Didacus Malowa, journaliste à Tuko.co.ke, apporte plus de trois ans d’expérience couvrant la politique et les affaires actuelles au Kenya.
Machakos – La Direction des enquêtes criminelles (DCI) a détruit un syndicat de la traite des êtres humains accusé d’avoir attiré les Kenyans avec de fausses promesses d’emplois lucratifs à Moscou.

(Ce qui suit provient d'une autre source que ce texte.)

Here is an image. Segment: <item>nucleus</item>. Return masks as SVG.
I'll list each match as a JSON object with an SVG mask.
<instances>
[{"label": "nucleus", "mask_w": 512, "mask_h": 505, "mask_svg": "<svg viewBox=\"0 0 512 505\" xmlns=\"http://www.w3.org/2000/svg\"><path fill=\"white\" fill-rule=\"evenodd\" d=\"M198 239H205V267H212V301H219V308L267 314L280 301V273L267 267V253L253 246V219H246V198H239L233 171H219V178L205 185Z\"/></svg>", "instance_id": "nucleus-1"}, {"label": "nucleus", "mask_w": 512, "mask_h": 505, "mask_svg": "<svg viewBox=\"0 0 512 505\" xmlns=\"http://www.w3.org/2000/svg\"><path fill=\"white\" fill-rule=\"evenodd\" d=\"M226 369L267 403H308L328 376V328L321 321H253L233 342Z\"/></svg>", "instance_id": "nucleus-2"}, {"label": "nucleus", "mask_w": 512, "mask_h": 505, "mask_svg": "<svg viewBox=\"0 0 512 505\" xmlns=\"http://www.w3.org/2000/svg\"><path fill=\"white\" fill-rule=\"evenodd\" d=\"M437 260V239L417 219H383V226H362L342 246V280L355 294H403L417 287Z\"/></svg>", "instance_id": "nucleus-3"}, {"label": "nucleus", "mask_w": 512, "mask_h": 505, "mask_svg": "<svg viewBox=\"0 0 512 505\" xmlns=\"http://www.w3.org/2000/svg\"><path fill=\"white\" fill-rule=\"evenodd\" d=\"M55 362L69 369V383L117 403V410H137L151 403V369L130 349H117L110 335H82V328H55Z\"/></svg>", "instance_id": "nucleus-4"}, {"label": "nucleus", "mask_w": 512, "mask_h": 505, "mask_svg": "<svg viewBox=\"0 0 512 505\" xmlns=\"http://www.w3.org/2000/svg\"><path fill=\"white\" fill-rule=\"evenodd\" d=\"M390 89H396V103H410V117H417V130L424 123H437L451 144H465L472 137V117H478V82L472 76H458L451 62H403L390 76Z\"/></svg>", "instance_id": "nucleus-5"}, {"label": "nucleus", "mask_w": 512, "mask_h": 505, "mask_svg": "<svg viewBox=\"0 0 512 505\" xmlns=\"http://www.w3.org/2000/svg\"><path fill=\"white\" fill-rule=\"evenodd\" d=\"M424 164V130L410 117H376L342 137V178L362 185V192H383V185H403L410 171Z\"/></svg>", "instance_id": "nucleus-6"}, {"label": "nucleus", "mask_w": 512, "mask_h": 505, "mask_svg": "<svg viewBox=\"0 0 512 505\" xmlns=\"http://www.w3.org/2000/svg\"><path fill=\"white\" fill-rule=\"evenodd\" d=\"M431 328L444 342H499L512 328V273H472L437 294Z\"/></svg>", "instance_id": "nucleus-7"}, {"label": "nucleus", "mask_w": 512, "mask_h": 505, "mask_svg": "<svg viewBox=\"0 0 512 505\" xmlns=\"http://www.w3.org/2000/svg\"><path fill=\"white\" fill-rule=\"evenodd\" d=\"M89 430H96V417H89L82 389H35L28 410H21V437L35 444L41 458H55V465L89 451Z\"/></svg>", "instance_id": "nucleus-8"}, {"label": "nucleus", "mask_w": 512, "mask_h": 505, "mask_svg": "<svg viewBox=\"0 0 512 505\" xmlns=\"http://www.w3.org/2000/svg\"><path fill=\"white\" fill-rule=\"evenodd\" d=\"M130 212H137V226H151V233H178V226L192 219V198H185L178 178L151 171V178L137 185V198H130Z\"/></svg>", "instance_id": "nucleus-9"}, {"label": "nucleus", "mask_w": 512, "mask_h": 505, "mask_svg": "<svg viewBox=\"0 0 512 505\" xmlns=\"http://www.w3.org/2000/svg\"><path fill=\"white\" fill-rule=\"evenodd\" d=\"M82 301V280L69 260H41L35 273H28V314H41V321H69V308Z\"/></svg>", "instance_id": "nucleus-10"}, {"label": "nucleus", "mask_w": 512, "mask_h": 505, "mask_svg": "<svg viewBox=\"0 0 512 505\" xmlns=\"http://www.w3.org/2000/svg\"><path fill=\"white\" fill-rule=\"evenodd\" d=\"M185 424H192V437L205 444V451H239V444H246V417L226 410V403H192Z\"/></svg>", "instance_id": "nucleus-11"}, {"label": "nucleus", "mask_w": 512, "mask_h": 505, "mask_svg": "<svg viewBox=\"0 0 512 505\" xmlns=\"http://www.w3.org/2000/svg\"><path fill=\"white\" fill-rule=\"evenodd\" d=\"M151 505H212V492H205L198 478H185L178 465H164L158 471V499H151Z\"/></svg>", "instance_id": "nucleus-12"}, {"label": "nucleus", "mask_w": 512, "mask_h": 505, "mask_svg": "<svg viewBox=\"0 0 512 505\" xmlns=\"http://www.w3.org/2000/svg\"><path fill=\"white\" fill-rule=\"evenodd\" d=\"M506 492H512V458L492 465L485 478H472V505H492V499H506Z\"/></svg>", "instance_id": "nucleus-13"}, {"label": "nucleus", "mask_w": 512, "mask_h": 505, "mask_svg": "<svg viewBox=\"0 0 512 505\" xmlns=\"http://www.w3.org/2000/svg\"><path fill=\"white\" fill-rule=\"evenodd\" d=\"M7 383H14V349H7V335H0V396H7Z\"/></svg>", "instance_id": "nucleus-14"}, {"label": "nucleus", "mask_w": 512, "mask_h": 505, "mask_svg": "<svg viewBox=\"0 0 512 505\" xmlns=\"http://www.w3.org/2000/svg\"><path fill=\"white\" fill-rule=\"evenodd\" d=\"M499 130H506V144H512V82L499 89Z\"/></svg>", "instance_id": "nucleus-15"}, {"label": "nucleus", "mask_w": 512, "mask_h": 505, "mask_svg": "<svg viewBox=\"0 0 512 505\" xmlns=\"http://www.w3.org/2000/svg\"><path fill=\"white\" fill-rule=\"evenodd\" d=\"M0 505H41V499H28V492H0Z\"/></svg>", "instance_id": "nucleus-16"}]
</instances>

Le syndicat a été exposé après qu’une équipe de sécurité multi-agences a lancé une opération ciblée, à la suite des rapports de Kenyans dupés pour payer d’énormes sommes d’argent pour des opportunités d’emploi inexistantes.
Au lieu d’obtenir les emplois promis, beaucoup se sont retrouvés comme des conscrits dans les militaires de la Russie, où certains ont été tués, tandis que d’autres sont revenus traumatisés ou souffrant de détresse psychologique.
Selon le DCI, le succès de l’opération est le résultat d’une collaboration entre les différentes armes du secteur de la sécurité.
« Il a été établi que les Kenyans étaient dupés pour payer d’énormes montants pour obtenir un emploi en Russie, mais finissent par se battre avec les forces ukrainiennes où certains devraient être tués et ceux qui survivent portent des blessures de torture ou une perturbation psychologique », a rapporté DCI.
Les enquêteurs ont déclaré qu’ils avaient rassemblé des preuves montrant que les demandeurs d’emploi désespérés étaient informés de payer entre 1,65 million de Ksh et 2,31 ksh pour les visas, les voyages, l’hébergement et la logistique, avec des assurances d’un salaire mensuel.
Ceux qui ne peuvent pas payer ou avoir du mal à augmenter le paiement complet dans les 35 jours ont été giflés avec une pénalité quotidienne de 1%.
« Certaines des victimes ont indiqué qu’elles avaient déjà payé des dépôts allant de KES 50K à 100k après avoir promis un salaire de 200 000 Ksh », a déclaré DCI.
Comment le syndicat Machakos a-t-il fonctionné?
Le mercredi 24 septembre, les détectives de l’unité transnationale du crime organisé du DCI ont fait une descente dans les grands appartements muraux dans la rivière Athi, dans le comté de Machakos, où 21 Kenyans ont été enfermés dans une maison alors qu’ils attendaient le traitement pour se rendre en Russie.
Au cours de l’opération, les policiers ont arrêté Edward Kamau Gituku, censé coordonner les dispositions de recrutement et de voyage.
Les enquêteurs ont déclaré que les victimes devaient voyager à différentes dates entre septembre et octobre.
Il y avait des documents de voyage, des chèques, des chèques, des lettres d’offre d’emploi de plusieurs pays et un accord suggérant une structure de recrutement formalisée.
L’un des documents a souligné un partenariat d’un an entre Global Face Human Resource Ltd et Ecopillars Mainpower Ltd, signé pour recruter, dépister et déployer des Kenyans en Russie.
Les autorités soupçonnent que l’arnaque implique des figures influentes qui ont aidé à protéger l’opération après une détection précoce.
Comment l’athlète kenyan est devenu un captif en Ukraine
Parmi ceux qui sont tombés en proie à de telles raquettes, il y a Evans Kibet, dont l’histoire est devenue virale après son apparition dans un clip vidéo prétendant être un prisonnier de guerre en Ukraine.
Le Kibet a déclaré qu’il s’était rendu en Russie en croyant qu’il allait pour des compétitions de piste, pour finir par recruter de manière de façon recrutée dans l’armée russe.
Les médias ukrainiens ont rapporté plus tard que le Kibet avait été capturé après s’être rendu à l’armée ukrainienne dans l’oblast de Kharkiv alors qu’il servait dans les rangs russes.